Remove Maven, Use Gradle
jaredsburrows opened this issue · 13 comments
There are Maven and Gradle files. Can we go through and make this a Gradle based project?
Yes, I'd love for it to be gradle-based. Just haven't had the time to do it.
Do you have a list of items that remain? project seems to build just file. What about testing and publishing?
We haven't tried testing and deploying with gradle yet so I'm unsure if they work or not.
On a related note, it would be nice to remove the MavenDependencyResolver. The dependency on Maven source is the #1 blocker to being able to compile ktlint within the Google codebase.
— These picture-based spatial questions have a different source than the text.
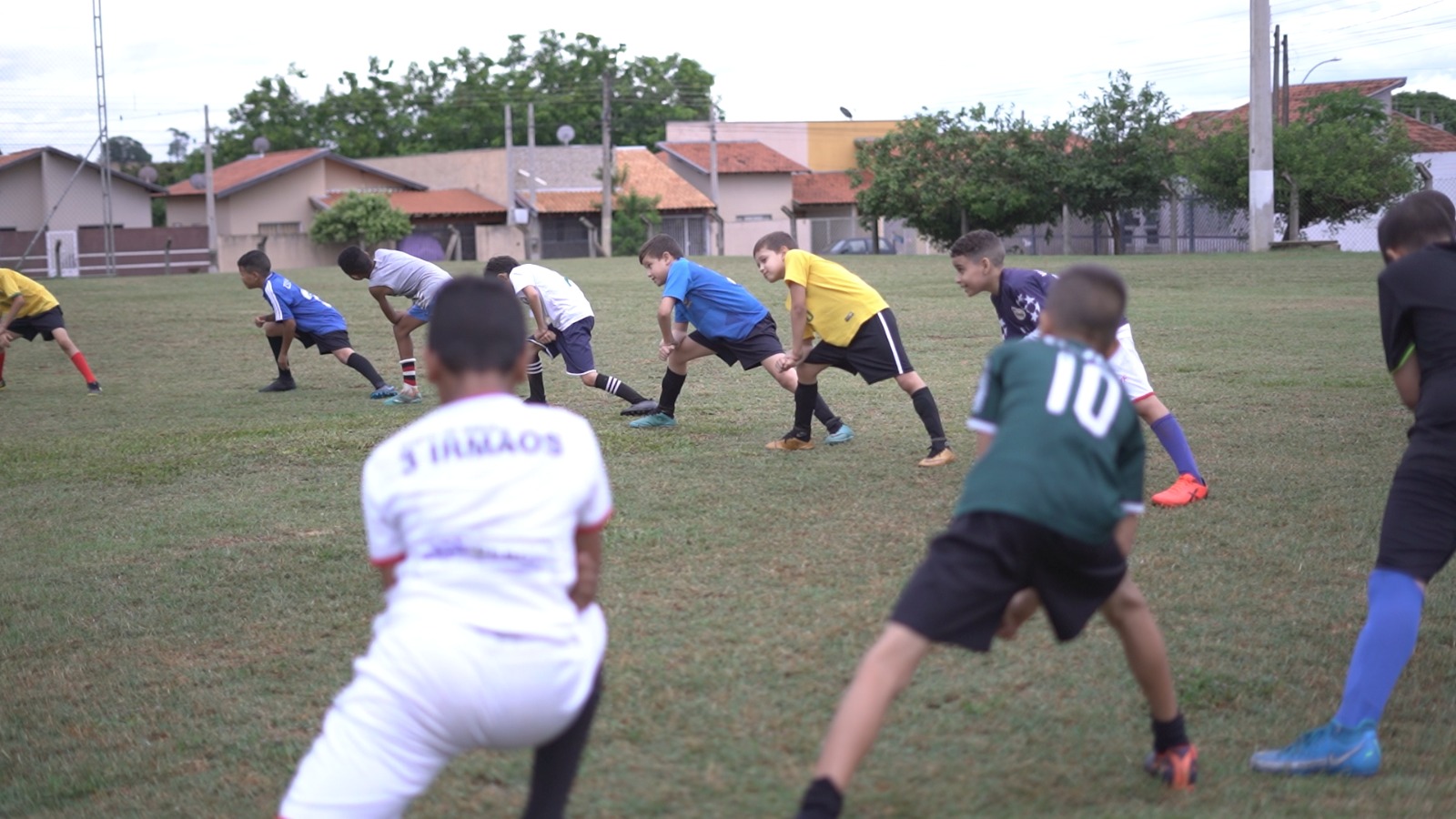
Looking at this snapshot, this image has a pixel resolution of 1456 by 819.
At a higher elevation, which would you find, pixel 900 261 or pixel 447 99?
pixel 447 99

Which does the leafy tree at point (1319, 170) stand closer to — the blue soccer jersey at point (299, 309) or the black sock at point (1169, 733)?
the blue soccer jersey at point (299, 309)

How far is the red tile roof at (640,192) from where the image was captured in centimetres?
5862

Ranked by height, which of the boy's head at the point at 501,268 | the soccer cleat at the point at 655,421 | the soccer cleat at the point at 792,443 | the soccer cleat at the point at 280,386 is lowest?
the soccer cleat at the point at 792,443

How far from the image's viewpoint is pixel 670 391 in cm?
1081

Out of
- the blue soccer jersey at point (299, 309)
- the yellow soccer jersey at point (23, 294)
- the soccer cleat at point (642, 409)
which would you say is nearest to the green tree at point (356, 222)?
the yellow soccer jersey at point (23, 294)

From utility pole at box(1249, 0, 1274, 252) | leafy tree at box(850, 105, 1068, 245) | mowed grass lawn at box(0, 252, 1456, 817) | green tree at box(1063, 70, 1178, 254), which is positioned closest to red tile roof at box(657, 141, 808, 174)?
leafy tree at box(850, 105, 1068, 245)

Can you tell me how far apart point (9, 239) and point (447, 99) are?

I will likely keep looking for a solution for it, but would appreciate others chiming in if they have any information about how this is used or what it could be replaced with.
@bethcutler doing some GitHub archaeology, it looks like it was added to support loading 3rd party reporters directly from the command line: #176
I would personally be fine slightly breaking that functionality and requiring command-line users to download reporter jars locally instead of resolving them automatically, but I don't have a good sense of how important this functionality is. @jeremymailen @JLLeitschuh is this used in either of your plugins?
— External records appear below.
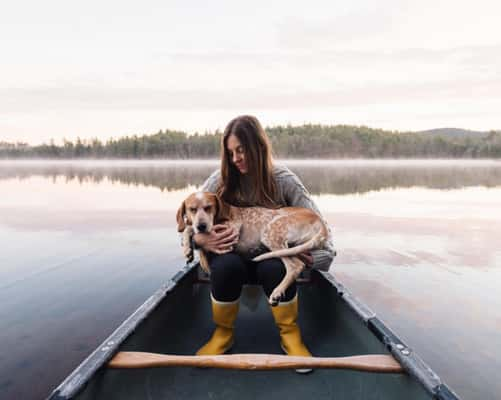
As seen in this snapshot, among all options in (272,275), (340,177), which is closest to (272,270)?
(272,275)

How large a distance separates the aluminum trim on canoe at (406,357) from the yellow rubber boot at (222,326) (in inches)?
31.6

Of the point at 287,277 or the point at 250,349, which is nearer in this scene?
the point at 287,277

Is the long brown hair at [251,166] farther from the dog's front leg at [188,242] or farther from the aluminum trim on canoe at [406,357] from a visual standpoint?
the aluminum trim on canoe at [406,357]

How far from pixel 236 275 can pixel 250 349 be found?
72 cm

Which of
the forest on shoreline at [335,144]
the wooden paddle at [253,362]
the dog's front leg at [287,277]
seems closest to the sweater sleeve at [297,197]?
the dog's front leg at [287,277]

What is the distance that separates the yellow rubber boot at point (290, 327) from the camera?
8.16 feet

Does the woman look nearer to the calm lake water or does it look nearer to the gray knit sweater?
the gray knit sweater

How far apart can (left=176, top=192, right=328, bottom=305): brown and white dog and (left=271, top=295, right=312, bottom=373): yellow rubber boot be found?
Answer: 0.26m

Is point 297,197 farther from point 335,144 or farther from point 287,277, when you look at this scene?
point 335,144

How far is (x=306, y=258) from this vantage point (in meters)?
2.63

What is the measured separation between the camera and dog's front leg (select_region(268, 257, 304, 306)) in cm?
242

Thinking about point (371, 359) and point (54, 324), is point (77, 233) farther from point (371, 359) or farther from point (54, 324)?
point (371, 359)

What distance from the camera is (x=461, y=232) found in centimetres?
979

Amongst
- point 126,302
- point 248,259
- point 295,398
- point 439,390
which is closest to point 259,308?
point 248,259
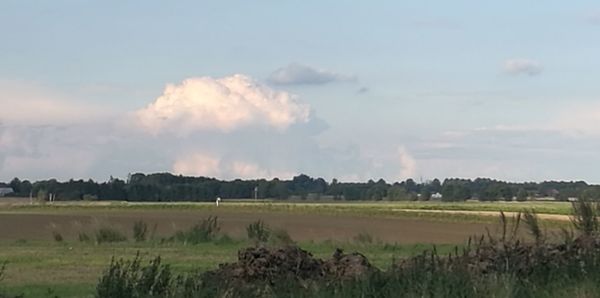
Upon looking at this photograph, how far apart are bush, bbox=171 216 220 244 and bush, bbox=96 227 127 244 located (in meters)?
2.03

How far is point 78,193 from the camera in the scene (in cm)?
14488

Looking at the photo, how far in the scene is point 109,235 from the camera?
39375mm

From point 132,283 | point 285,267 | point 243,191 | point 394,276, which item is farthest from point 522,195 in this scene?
point 132,283

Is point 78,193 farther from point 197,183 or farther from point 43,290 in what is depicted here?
point 43,290

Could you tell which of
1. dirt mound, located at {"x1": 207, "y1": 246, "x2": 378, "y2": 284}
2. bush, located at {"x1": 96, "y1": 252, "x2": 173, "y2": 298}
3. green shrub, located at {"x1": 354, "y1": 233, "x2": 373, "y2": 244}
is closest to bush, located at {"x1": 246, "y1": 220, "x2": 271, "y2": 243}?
green shrub, located at {"x1": 354, "y1": 233, "x2": 373, "y2": 244}

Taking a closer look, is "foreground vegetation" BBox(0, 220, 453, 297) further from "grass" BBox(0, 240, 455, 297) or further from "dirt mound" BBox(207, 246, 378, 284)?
"dirt mound" BBox(207, 246, 378, 284)

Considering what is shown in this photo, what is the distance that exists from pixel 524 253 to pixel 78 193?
13402 centimetres

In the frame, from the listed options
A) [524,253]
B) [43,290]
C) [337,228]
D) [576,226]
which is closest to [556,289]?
[524,253]

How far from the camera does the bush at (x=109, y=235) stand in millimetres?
39062

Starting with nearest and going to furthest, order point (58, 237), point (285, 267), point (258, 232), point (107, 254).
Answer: point (285, 267)
point (107, 254)
point (258, 232)
point (58, 237)

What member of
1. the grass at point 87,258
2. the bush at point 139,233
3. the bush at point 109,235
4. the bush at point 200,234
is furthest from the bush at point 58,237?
the bush at point 200,234

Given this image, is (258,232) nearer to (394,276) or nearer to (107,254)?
(107,254)

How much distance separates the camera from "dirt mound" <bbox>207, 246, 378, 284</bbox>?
1396cm

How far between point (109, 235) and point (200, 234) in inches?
133
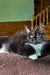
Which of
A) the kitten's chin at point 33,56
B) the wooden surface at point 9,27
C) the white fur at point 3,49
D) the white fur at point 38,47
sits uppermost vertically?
the white fur at point 38,47

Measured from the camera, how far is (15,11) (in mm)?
4352

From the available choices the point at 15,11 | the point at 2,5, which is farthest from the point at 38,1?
the point at 2,5

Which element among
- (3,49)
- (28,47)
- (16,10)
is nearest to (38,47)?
(28,47)

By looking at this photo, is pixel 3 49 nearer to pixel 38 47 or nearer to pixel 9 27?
pixel 38 47

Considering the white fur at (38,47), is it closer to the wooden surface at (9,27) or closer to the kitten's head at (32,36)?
the kitten's head at (32,36)

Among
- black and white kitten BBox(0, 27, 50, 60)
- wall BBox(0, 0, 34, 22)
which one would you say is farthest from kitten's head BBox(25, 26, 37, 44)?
wall BBox(0, 0, 34, 22)

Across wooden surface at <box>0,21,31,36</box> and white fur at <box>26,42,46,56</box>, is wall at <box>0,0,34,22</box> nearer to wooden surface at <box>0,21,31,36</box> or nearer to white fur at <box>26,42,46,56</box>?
wooden surface at <box>0,21,31,36</box>

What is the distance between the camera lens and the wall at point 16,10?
420 cm

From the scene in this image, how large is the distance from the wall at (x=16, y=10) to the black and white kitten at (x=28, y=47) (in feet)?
11.4

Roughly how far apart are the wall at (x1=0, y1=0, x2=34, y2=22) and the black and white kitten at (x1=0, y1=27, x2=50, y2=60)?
3.47 meters

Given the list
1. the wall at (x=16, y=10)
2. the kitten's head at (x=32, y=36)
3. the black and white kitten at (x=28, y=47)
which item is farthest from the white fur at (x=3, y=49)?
the wall at (x=16, y=10)

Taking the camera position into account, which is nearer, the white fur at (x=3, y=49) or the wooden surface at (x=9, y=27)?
the white fur at (x=3, y=49)

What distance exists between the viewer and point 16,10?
436 centimetres

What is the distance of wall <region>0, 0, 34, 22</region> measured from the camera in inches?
165
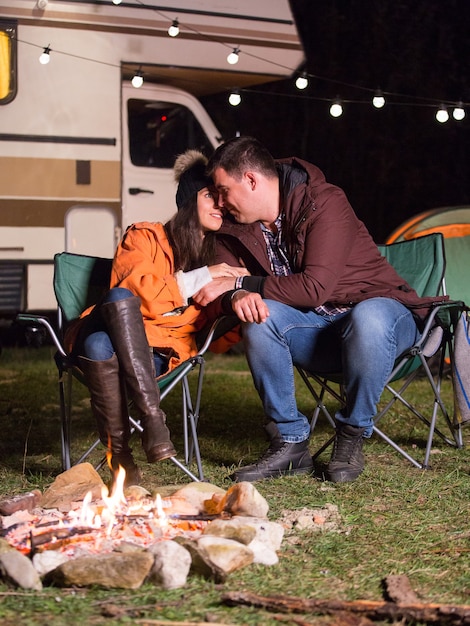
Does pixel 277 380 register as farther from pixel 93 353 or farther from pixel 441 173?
pixel 441 173

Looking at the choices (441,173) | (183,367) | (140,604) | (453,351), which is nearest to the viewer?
(140,604)

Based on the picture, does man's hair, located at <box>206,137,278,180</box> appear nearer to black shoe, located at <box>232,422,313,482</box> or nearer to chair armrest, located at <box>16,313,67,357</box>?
chair armrest, located at <box>16,313,67,357</box>

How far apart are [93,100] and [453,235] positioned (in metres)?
2.20

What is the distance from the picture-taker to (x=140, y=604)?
1.91 meters

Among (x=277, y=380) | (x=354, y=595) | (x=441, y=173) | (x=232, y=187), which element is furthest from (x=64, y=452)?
(x=441, y=173)

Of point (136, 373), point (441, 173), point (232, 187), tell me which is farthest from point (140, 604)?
point (441, 173)

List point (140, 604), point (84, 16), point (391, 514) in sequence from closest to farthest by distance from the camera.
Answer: point (140, 604) → point (391, 514) → point (84, 16)

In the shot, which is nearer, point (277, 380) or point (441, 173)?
→ point (277, 380)

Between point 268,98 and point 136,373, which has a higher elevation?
point 268,98

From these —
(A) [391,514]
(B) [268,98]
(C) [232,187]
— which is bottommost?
(A) [391,514]

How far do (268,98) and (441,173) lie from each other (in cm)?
177

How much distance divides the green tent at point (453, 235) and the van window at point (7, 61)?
2.27 m

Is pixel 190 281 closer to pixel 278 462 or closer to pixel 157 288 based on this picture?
pixel 157 288

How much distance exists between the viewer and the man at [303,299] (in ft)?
9.53
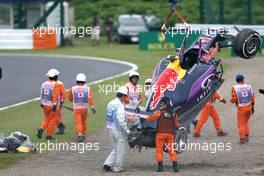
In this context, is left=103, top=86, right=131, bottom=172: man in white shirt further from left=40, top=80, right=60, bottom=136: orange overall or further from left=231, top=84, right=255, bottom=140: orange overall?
left=231, top=84, right=255, bottom=140: orange overall

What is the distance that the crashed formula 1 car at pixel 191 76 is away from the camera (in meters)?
17.4

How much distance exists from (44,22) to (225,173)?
3401 centimetres

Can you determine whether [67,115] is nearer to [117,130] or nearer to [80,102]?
[80,102]

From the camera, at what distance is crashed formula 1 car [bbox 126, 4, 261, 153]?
687 inches

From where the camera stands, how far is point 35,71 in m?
36.3

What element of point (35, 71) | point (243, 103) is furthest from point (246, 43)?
point (35, 71)

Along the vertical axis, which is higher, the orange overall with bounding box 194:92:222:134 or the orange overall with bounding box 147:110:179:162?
the orange overall with bounding box 147:110:179:162

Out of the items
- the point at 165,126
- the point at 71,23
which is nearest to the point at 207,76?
the point at 165,126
Nope, kotlinter-gradle doesn't need the MavenDependencyResolver.
Reporters aren't extensible yet and if they were, would use Gradle's ability to resolve dependencies similar to adding rulesets https://github.com/jeremymailen/kotlinter-gradle#custom-rules
@shashachu No, we use Gradle's jar resolver.
The only security vulnerability ever reported against Ktlint was due to the internal KtLint repository resolver.
https://nvd.nist.gov/vuln/detail/CVE-2019-1010260
#332
Thankfully, that's been fixed.
I don't know how the Ktlint maven plugin works though.
https://github.com/gantsign/ktlint-maven-plugin
CC: @Tapchicoma
Originally ticket was about using Gradle build system to build ktlint itself.
Imho, removing MavenDependencyResolver should be a separate issue. I may imagine use-cases when people are using just command-line ktlint installation with 3rd party rules/dependencies and this should be discussed with them.
Fair point. I've started a new discussion in #451.
@shashachu The last task we have to do is create the runnable binary that the maven plugin provides, correct? Then we can remove maven completely.
@jaredsburrows it is already there - shadowJarExecutable:
Line 41 in 907b289
@Tapchicoma Awesome! Time to remove maven now.